At this time, a software company called Mainsoft is the most likely source of the leak, which means the leak had no ties to the Shared Source program. Mainsoft has had Windows source code access for years; longtime Windows & .NET Magazine UPDATE readers might recall my August 2000 revelation that Microsoft had hired the company to explore Linux ports of Office and Microsoft Internet Explorer (IE), for example--but uses the information for integration software development purposes.

The leaked source code I've seen includes code for the Windows Explorer shell, among other things, and an interesting wealth of documentation that shows Microsoft's developers how to move pre-IE 4.0 Windows shell code to the then-new IE integrated shell. The code occupies about 147MB of space and includes about 12,900 files, mostly C, C++, and assembly source files, as well as C and C++ header files. And for you conspiracy theorists, sorry, the code doesn't appear to include any proof that Microsoft stole source code from UNIX, Linux, or other sources in a bid to make its systems better. Open-source enthusiasts probably spent the weekend poring over the code just to find such evidence.
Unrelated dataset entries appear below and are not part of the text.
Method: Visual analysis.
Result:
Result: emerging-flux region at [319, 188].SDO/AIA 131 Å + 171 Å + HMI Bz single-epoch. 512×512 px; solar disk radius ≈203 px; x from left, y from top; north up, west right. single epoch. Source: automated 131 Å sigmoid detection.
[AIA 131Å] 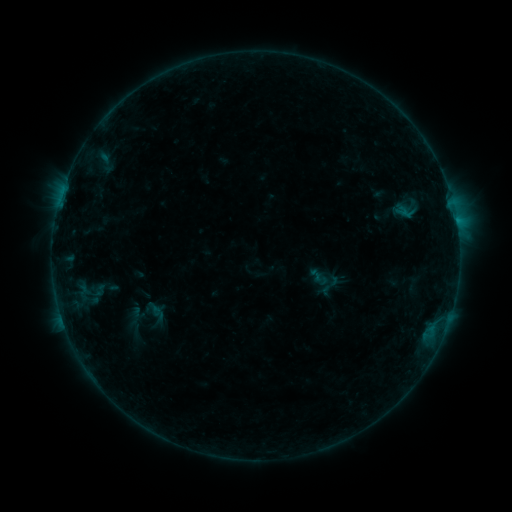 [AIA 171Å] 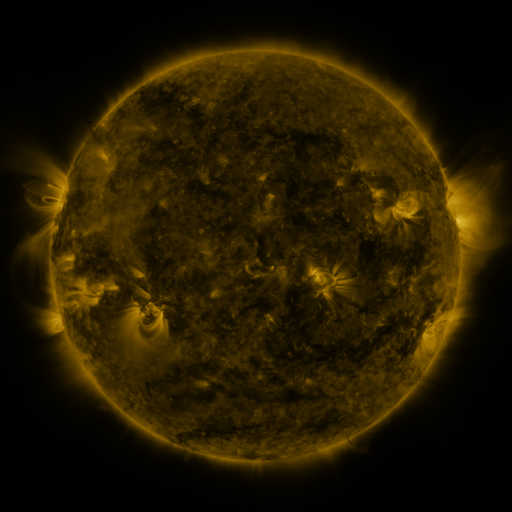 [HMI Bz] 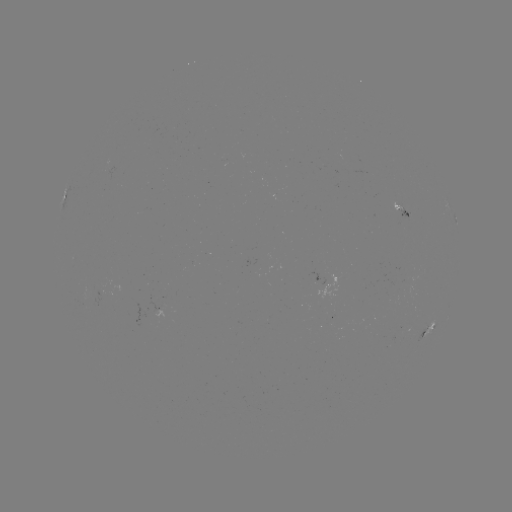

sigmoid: (317, 272, 342, 299)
On a technical note, the source code is clean and well coded but is often devoid of useful comments. It's also quite frank in some places, with occasional swearing and name calling, usually aimed at Microsoft's own products. But what really stands out, is how often Microsoft must insert a minor coding change to accommodate the idiosyncrasies of one application. These hacks, as they're called in the code, are often aimed at third-party applications, letting the applications work after a bug or previous feature they've relied on has been eliminated. This is a good example of Microsoft going out of its way to ensure that its partners products work with Windows, a task the company has never received a lot of credit for.

When the source code leak was first reported, security experts opined that it would have damaging effects on Microsoft's credibility and could lead to a new generation of software exploits that take advantage of hackers' newfound knowledge of the Windows source code. However, little networking or security code is included in the leaked source I've examined, and because the code comprises such a small portion of the entire source-code base, it will be impossible to figure out the complex interworkings of code that make up the complete OS and find some systemic flaw. So from a technical standpoint, I think that, for now at least, the Windows source code leak shouldn't affect any rollout decisions, though arguably you'd be better off going with Windows Server 2003 and Windows XP over Win2K right now for various unrelated reasons anyway.

Indeed, with Microsoft's recent emphasis on upgrading to Windows 2003 and XP for security reasons, there's been some question about Microsoft's plans to adequately support Win2K going forward. For example, although both of these newer systems will get the improved Windows Firewall in service pack updates later this year, and Windows 2003 will get the roles-based Security Configuration Wizard, Microsoft hasn't said much about offering such improvements to Win2K users. For whatever it's worth, I do know that the company intends to soon reveal various Win2K security improvements that it will roll out this year, but I'm a little worried about its public silence thus far. I'm further concerned what the Win2K source code leak will do to put these plans on the back burner. It would be sad to see Microsoft take advantage of this episode to formalize its desire to deemphasize Win2K, years before the company should do so.